Excerpted passage:
In some implementations, power savings may be obtained using a
field of view (FOV) or region-based system based on a camera, such
as the optical wearable described with reference to FIG. 6A or the
augmented reality headset described with reference to FIG. 6D. In
some implementations, noise reduction is bypassed for a particular
ambisonic order if the vector direction for the particular
ambisonic order is not within the FOV. In some implementations,
noise reduction is performed at reduced gain depending on the
normalized direction between the center of FOV and the order
vector.
Referring to FIG. 6A, an optical wearable 600 that includes the
components of the microphone array 102 of FIGS. 4A-4B is shown.
According to FIG. 6A, the microphones 412, 414, 416 are located on
a right side of the optical wearable 600, and the microphone 418 is
located on a top-left corner of the optical wearable 600.
Referring to FIG. 6B, a computer 610 (e.g., a laptop) that includes
the components of the microphone array 102 of FIGS. 4A-4B is shown.
The computer 610 includes a screen 602, a keyboard 604, and a
cursor controller 606. In FIG. 6B, a frontal view of the computer
610 is shown and a rear view of the computer 610 is shown. As
illustrated in FIG. 6B, the microphone array 102 is located above
the screen 602. However, in other implementations, the microphone
array 102 may be positioned at other locations of the computer 610.
As non-limiting examples, the microphone array 102 may be
positioned along a bottom portion (e.g., by the cursor controller
606) of the computer 610 or may be positioned along a side portion
of the computer 610.

Exercise A: Which microphones does the microphone array passage identify by reference number?
Exercise B: Can you reproduce the section of the microphone array passage that starts at the words "The computer 610 includes" and ends after the words "locations of the computer 610."?

[Items from a labeling collection]
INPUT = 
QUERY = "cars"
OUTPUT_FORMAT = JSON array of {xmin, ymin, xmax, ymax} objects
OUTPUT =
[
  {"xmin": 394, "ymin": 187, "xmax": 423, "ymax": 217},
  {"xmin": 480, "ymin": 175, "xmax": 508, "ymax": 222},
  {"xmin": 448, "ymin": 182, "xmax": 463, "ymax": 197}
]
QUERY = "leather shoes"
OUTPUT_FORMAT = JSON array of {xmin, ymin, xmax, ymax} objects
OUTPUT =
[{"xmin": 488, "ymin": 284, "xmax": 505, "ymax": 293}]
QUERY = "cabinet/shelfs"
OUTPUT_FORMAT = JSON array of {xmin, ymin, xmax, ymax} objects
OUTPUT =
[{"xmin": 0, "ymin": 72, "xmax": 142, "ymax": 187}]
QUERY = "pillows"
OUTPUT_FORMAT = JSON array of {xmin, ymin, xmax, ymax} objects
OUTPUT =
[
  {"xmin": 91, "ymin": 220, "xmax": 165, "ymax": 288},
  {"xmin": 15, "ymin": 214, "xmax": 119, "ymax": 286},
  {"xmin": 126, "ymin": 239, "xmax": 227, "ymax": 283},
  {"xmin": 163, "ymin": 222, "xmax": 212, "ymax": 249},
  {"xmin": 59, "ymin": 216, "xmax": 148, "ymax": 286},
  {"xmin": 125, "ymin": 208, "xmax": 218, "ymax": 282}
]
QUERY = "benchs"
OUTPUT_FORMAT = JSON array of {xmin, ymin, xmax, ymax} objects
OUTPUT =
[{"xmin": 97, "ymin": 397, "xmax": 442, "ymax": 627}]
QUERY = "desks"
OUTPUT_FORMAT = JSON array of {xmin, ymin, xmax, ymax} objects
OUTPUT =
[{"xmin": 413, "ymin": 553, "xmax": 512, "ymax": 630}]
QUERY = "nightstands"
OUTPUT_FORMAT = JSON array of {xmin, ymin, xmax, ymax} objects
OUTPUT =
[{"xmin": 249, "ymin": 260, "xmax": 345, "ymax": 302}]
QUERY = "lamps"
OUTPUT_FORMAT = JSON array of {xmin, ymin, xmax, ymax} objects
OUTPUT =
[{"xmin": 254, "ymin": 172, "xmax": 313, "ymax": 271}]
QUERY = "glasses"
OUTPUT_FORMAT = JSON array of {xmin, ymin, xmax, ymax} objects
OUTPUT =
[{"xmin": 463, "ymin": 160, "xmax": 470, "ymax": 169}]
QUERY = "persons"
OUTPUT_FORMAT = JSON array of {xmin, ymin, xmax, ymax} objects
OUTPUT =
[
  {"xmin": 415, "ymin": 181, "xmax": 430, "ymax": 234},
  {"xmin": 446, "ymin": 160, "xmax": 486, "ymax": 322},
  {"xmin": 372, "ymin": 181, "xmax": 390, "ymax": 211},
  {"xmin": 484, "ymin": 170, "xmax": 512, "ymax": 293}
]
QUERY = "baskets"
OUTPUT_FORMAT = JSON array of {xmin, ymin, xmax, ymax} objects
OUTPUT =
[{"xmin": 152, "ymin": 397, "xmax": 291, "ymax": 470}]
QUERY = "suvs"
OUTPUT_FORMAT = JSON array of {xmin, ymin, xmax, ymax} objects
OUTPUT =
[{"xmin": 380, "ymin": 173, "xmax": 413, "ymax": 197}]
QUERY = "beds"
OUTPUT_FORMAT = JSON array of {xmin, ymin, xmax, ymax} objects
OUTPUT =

Full output A: 412, 414, 416, and 418

Full output B:
The computer 610 includes a screen 602, a keyboard 604, and a
cursor controller 606. In FIG. 6B, a frontal view of the computer
610 is shown and a rear view of the computer 610 is shown. As
illustrated in FIG. 6B, the microphone array 102 is located above
the screen 602. However, in other implementations, the microphone
array 102 may be positioned at other locations of the computer 610.